• # intégrisme Vs pragmatisme

    Posté par . En réponse au journal iPod et DRM. Évalué à 10.

    Ta problématique est la problématique de fond qui régit le petit monde de l'open-source depuis sa divulgation au pecum vulgare.

    Dois-je rester entièrement libre (et refuser les driver binaires et l'utilisation des ipod proprios) ou dois-je être un peu plus pragmatique et autoriser des "dépassements de tampons" lorsqu'ils ne me semblent pas graves et permettent de mieux diffuser le libre.

    Parce que le point d'appuis de cette discution sans fin est : "mais en faisant cela on attire de nouveaux utilisateurs au libre."

    Je n'ai pas de réponse à cette question. Lors d'une rencontre avec des professionnels de l'informatique, sur le sujet de libre, je sortais ma diatribe intégriste (avec les utilisateurs je suis moins intégriste) et un chef d'entreprise me disais " Votre libre, c'est bien, mais qu'est ce que je dis à mes clients ?" Il attendait une réponse pragmatique pour me mettre le nez dans mon caca d'intégro-libriste. je lui ai répondu, "vous dites ce que vous voulez à vos clients, ce qui est certain c'est que lorsque l'éditeur ne supportera pas/plus ce que vous utilisez, que direz vous à vos clients ?"

    C'est la même question qu'avec msn.

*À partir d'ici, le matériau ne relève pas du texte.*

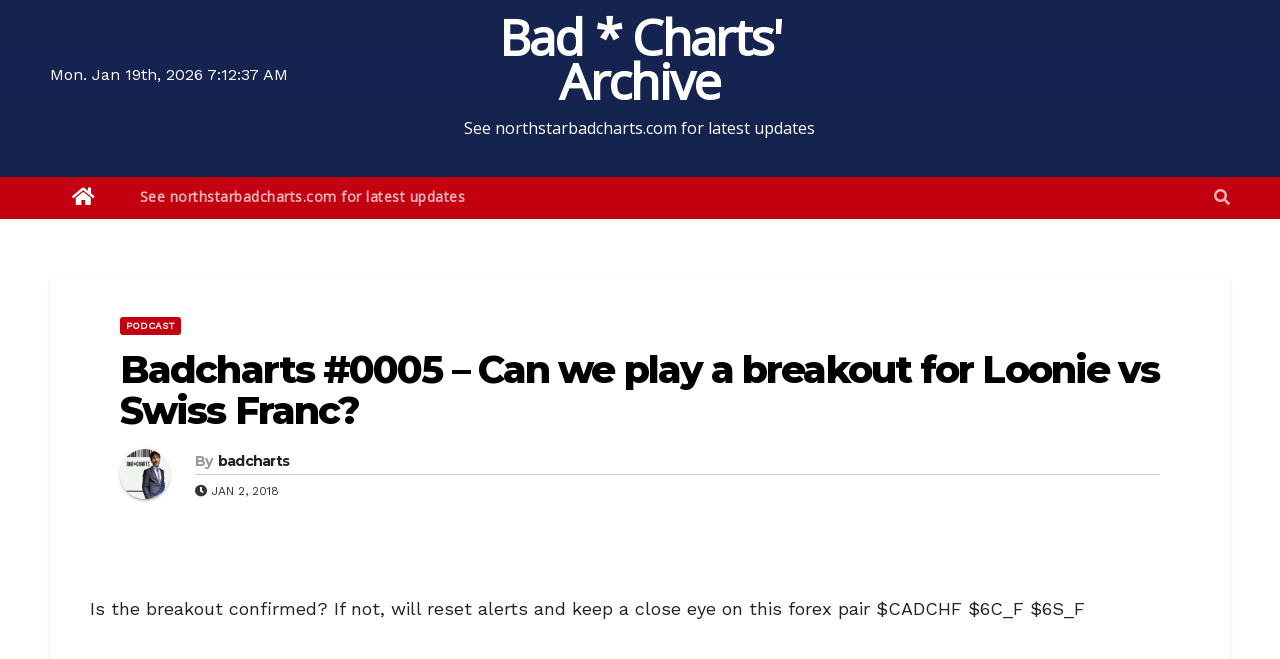

--- FILE ---
content_type: text/css
request_url: https://badcharts.com/wp-content/plugins/vimeo-sync-memberships/css/rvs-membership-styles.css?ver=5.5.8
body_size: 114
content:
.rvs-radio {
    cursor: pointer;
}

.rvs-hidden-title {
  display: none;
}

.removeMembership, .rvs-remove, .removePayPalPlan, .remove-coupon-code, .removeCoinMembership, .removeCoinBaseMembership {
    color: #c0392b;
    text-decoration: underline;
    cursor: pointer;
}

#rvs-access-options {
    overflow: hidden;
    clear: both;
    margin: 20px auto;
}

.wpvs-access-option {
    padding: 20px;
    border: 2px solid;
    margin-bottom: 20px;
}

.wpvs-access-option > h4 {
    margin: 0 0 25px;
    font-weight: bold;
}

#rvs-membership-access {
    text-align:left;
}

.rvs-access-section {
    overflow: hidden;
    clear: both;
    display: none;
    padding: 25px 10px;
}

.rvs-access-section.active {
    display: block;
}

#rvs-checkout-table td:last-child, #rvs-checkout-table th:last-child {
    text-align:right;
}

.rwpp-membership-editor {
    overflow: hidden;
    background: rgba(255,255,255,0.1);
    margin-bottom: 15px;
}

.rwpp-memberships-list-grid div {
    padding: 15px;
}

.rwpp-membership-item-header {
  font-weight: bold;
}
.rwpp-membership-details-header .rwpp-membership-item-header {
  padding: 10px 15px 0;
}

.rwpp-membership-editor select {
    margin: 0;
}

.rwpp-membership-editor .rvs-remove-edit {
    text-align: right;
}

.rwpp-membership-editor span.rvs-m-discount {
    display: block;
    padding: 0 10px;
    font-size: 14px;
}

Faut-il fournir une passerelle msn ? Je n'ai pas de réponse. Les gens font ce qu'ils veulent, mais il faut savoir que tout écart à la philosophie du libre se paie, automatiquement. La fermeture des drivers video qui étaient libres en est une preuve évidente. L'arrêt du support pour des cartes anciennes (sans donner un driver libre) en est ancore une autre.
    L'intégration du non-libre dans le libre est toujours à sens unique, c'est toujours le libre qui rame pour intégrer le non-libre, ce qui aurait tendance à laisser entendre qu'a long terme c'est un mauvais calcul.Il y aura toujours de plus en plus de non-libre à intégrer.

    Maintenant concernant le ipod dans ce cas précis, laisse faire, tu ne pourras pas convaincre ceux qui le font (probablement parce qu'ils en ont un) de la porté philosophique de leur acte. Ils sont libres de le faire.

    Ils sont libre de vouloir être enfermés.